Behrouz Kamalvandi, a spokesman for Iran’s atomic agency, said the country needed to increase uranium enrichment levels up to 20% – only one step away from weapons-grade material.
In response, the Prime Minister’s official spokesman said: “We have been clear about our concern at Iranian plans to reduce compliance with the JCPOA.
“Should Iran cease meeting its nuclear commitments, we would then look at all options available to us.”
Foreign Secretary Jeremy Hunt has warned there is a “great risk” of a drift to war due to Iran’s activities in the region following the attacks last week in the Gulf on two oil tankers.
Tehran has strongly denied being responsible for the attacks, but Downing Street said it was “almost certain” Iran was to blame.
I condemn yesterday’s attacks on vessels in the Gulf of Oman. UK’s assessment concludes that responsibility for the attacks almost certainly lies with Iran. These latest attacks build on a pattern of destabilising Iranian behaviour and pose a serious danger to the region
— Jeremy Hunt (@Jeremy_Hunt) June 14, 2019
The Americans have accused Iran of using limpet mines to target the tankers, pointing to video footage said to show Iranian Revolutionary Guard troops removing an unexploded mine from one of the vessels.

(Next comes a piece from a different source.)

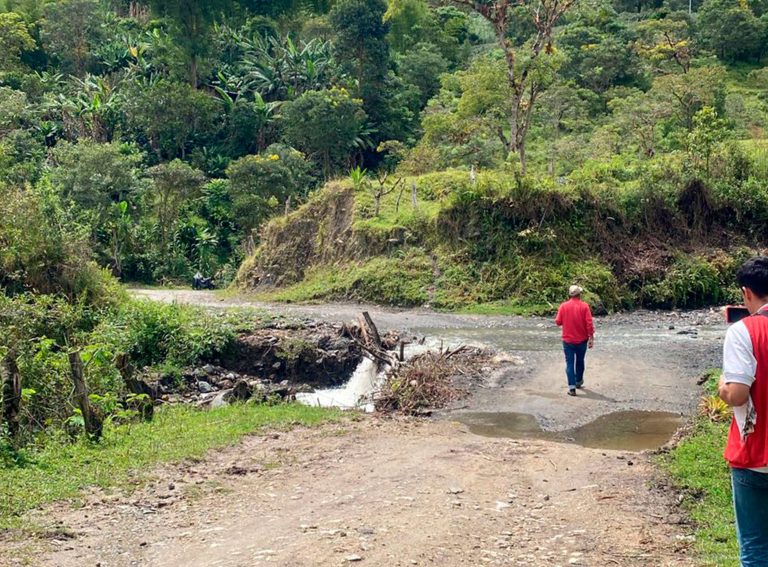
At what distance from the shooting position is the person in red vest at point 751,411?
440cm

In recent weeks, the US has sent an aircraft carrier strike group and other military assets to the region in what the military says is defensive posturing aimed at Iranian deterrence.
The UK also has a military presence in the Gulf, although in response to reports of Royal Marines heading to the region officials stressed this was a pre-planned training exercise rather than a response to Tehran.
Officials have been meeting in Whitehall to consider the tensions in the region following the attacks on two oil tankers last week.
The Prime Minister’s official spokesman said the UK position remained that it was “almost certain that the Iranian Revolutionary Guard corps attacked the two tankers”.
“No other state or non-state actor could plausibly have been responsible,” the spokesman said.
“These latest attacks build on a pattern of destabilising Iranian behaviour and pose a serious danger to the region.
“That is why we have called on Iran to cease all forms of destabilising activity.”
The spokesman said there was “recent precedent for attacks by Iran against oil tankers” but stressed “the UK remains in close co-ordination with our international partners to find diplomatic solutions to de-escalate tensions”.
He added: “Unintended escalation would not be in any party’s interests.”
The UK had “a number of military assets in the region, including at our new naval base in Bahrain and our facility in Oman”.